* **Fragmento del documento**:
####################
En el otro extremo, la ortodoxia que todavía defiende la desregulación de las transacciones financieras más especulativas carece también de la legitimidad y el conocimiento para solventar los “grandes problemas”. 

Incluso los partidarios del liberalismo económico y el libre mercado reconocen que debe haber un control escrupuloso de la “mano invisible” porque ésta no es tal. 

El capitalismo consciente de Smith no era el actual

Adam Smith no era esquizofrénico y su visión sobre el libre mercado no tiene nada que ver con el amiguismo, el clientelismo, el corporativismo y la connivencia entre distintos poderes del Estado para favorecer a unos por encima de otros si no es por méritos objetivos y cuantificables.

En The Theory of Moral Sentiments, Smith abogó por un sistema definido por la distribución eficiente de los recursos propulsada por el interés individual, pero guiada por el autocontrol y la responsabilidad individual (para vigilar, ser escrupuloso y exigente con uno mismo y los otros, denunciar si es necesario, ser premiado si uno lo merece, etc.). Un capitalismo, en definitiva, consciente.

No hay que derribar el libre mercado, sino protegerlo contra los chanchullos

El mercado libre, sin clientelismo ni connivencias político-empresariales, es el mejor antídoto conocido contra el sucedáneo de capitalismo que padecen muchos países, recuerda Matt Ridley en Rational Optimist.
####################
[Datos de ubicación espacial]
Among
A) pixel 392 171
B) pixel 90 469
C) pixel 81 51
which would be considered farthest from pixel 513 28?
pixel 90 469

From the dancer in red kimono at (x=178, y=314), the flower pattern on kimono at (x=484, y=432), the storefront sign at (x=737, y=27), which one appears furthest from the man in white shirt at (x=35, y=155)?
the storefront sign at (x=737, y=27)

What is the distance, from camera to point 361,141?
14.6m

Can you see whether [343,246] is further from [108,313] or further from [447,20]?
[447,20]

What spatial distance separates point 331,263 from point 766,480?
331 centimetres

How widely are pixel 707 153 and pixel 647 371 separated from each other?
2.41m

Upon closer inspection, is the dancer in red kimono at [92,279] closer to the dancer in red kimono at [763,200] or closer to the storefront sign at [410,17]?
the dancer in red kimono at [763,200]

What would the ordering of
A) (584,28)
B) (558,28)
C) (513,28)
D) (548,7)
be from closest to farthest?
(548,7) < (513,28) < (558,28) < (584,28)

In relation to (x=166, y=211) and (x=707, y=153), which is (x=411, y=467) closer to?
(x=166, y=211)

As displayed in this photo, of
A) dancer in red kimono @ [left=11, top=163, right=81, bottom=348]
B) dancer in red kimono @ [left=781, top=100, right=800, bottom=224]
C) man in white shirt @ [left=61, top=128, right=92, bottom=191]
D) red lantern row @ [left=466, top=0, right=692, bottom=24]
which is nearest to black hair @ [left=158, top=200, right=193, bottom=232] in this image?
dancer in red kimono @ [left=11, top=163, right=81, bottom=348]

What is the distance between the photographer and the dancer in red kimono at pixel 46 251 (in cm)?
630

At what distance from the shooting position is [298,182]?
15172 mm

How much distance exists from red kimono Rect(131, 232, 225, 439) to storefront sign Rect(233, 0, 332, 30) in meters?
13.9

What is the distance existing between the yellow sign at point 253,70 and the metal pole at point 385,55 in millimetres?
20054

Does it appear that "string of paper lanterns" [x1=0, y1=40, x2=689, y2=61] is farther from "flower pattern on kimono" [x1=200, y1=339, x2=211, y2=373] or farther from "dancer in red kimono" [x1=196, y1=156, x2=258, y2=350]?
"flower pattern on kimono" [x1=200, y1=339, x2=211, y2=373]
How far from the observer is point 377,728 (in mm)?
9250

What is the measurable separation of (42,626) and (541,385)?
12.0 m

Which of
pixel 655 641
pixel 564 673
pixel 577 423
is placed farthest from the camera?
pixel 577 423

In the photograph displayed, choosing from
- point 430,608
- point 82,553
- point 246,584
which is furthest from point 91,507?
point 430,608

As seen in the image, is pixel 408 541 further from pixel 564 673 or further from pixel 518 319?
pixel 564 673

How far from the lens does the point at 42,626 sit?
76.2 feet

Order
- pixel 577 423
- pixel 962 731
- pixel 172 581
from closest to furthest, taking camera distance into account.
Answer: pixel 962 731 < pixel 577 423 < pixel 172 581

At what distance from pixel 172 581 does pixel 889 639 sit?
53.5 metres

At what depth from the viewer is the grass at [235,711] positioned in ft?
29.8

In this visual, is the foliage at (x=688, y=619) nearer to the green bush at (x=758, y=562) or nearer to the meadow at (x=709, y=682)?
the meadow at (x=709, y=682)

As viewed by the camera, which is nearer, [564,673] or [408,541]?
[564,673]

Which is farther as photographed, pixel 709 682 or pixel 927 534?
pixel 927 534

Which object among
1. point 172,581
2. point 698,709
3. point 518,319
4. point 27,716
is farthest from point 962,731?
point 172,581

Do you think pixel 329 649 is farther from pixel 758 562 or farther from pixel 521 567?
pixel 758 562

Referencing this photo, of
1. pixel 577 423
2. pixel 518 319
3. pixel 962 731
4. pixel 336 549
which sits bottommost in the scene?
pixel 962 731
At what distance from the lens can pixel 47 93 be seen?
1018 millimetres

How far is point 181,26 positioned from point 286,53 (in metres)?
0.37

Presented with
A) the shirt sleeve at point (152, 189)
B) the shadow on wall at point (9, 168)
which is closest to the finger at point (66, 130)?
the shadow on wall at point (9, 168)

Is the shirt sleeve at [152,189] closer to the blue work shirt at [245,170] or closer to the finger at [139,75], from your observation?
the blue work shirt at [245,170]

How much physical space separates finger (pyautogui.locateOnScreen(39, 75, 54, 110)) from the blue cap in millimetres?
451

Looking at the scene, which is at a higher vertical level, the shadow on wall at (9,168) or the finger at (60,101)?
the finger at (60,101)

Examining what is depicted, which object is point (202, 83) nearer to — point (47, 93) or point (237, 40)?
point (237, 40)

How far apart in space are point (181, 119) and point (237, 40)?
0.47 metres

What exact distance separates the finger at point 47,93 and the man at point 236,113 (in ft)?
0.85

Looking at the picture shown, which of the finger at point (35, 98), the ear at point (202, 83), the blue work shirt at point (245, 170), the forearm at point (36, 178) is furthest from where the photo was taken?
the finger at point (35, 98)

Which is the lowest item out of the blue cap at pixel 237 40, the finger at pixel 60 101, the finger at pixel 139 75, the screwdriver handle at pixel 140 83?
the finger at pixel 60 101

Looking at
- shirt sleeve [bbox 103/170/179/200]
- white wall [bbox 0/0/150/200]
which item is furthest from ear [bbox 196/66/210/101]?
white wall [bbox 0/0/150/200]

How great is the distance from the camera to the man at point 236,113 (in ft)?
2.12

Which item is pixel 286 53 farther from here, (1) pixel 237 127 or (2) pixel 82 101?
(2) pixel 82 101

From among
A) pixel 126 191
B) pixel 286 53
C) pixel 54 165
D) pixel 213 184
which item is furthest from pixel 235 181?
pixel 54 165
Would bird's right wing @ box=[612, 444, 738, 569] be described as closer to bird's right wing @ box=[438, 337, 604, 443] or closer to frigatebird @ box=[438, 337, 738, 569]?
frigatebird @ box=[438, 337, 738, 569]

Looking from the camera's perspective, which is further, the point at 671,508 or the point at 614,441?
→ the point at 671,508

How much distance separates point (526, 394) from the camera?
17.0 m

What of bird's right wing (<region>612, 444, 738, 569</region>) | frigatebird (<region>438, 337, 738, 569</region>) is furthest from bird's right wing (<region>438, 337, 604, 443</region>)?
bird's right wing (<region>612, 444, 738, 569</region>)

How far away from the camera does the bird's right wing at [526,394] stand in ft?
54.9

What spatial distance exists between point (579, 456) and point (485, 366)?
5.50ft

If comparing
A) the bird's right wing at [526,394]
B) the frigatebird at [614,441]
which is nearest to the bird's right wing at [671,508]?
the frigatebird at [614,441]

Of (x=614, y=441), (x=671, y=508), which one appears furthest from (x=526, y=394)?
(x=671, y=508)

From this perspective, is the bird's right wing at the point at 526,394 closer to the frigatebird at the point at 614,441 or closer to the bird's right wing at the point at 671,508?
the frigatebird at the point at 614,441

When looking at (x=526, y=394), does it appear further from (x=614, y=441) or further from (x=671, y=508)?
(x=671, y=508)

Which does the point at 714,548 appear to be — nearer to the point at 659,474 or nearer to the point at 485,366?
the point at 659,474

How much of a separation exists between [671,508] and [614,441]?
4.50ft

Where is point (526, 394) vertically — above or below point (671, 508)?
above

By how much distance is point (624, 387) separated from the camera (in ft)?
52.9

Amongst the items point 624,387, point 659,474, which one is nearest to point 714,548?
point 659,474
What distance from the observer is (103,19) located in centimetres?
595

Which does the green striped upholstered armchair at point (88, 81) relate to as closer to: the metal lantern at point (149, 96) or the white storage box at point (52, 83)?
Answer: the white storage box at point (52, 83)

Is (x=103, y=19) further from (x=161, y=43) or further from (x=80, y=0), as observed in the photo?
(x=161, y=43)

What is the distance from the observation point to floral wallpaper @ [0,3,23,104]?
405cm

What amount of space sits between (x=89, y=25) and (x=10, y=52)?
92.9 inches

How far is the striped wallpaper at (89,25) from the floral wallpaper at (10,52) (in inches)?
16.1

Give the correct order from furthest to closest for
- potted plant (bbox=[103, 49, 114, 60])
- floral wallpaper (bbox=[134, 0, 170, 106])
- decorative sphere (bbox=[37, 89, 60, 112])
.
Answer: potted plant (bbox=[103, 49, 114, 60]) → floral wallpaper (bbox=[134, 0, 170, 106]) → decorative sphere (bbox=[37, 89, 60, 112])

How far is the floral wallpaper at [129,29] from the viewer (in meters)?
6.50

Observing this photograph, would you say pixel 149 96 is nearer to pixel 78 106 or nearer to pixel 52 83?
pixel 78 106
####################
Escribe una continuación del texto sobre Adam Smith y el libre mercado a partir de su última oración. El listado no hace falta para resolver nada.

¿El problema para poner en práctica este capitalismo que actúa como antídoto contra el capitalismo entre amiguetes, corrupto y clientelista? 

Se requieren instituciones de calidad, sujetas al escrutinio de organismos y profesionales independientes, donde quienes cometen infracciones pagan por ello y quienes obran con escrupulosa responsabilidad son protegidos legítimamente, sin más ayudas ni discriminación positiva que el funcionamiento escrupuloso de las instituciones para que otros puedan imitar por méritos propios a quienes logran prosperar.

Una opinión pública amiga de los extremos

La calidad de las instituciones y la consistencia de las decisiones, públicas y privadas, dependen más que nunca de una opinión pública que ha confundido los orígenes y efectos de la Gran Recesión con un mal intrínseco al capitalismo.

Más bien, se trata de un mal intrínseco a la interpretación -intervencionista, amiguista, clientelar, a la carta, voluble, mafiosa o lo que se aplique a cada contexto y en el grado en que se padezca- realizada sobre ideas liberales que, a grandes rasgos, son responsables de anhelos, ideas, avances, prosperidad cuantificable.

En su artículo, fundamenta la posición de Mike Huemer con argumentos de peso, y según Bryan Caplan “anticipa, aclara y replica todas las críticas obvias”. 

El radicalismo de pensar por uno mismo

Caplan le pone una salvedad: “[el autor] podría haber elaborado su caso con mayor concisión”, para mencionar a continuación su opinión sobre los costes del intervencionsimo bélico en contraposición con el pacifismo del propio Caplan (similar al argumentado por Thoreau acerca de sus oposición a la guerra Estados Unidos-México en 1846-1848, expresadas en su ensayo La desobediencia civil).

En su autobiografía Hitch 22, el periodista Christopher Hitchens, enfant terrible tanto para los dogmas de la izquierda tradicional como para los de la derecha, reflexiona:

“El único radicalismo real en nuestro tiempo llegará como siempre lo ha hecho: de gente que insiste en pensar por sí mismos y rechazan la mentalidad de partido”.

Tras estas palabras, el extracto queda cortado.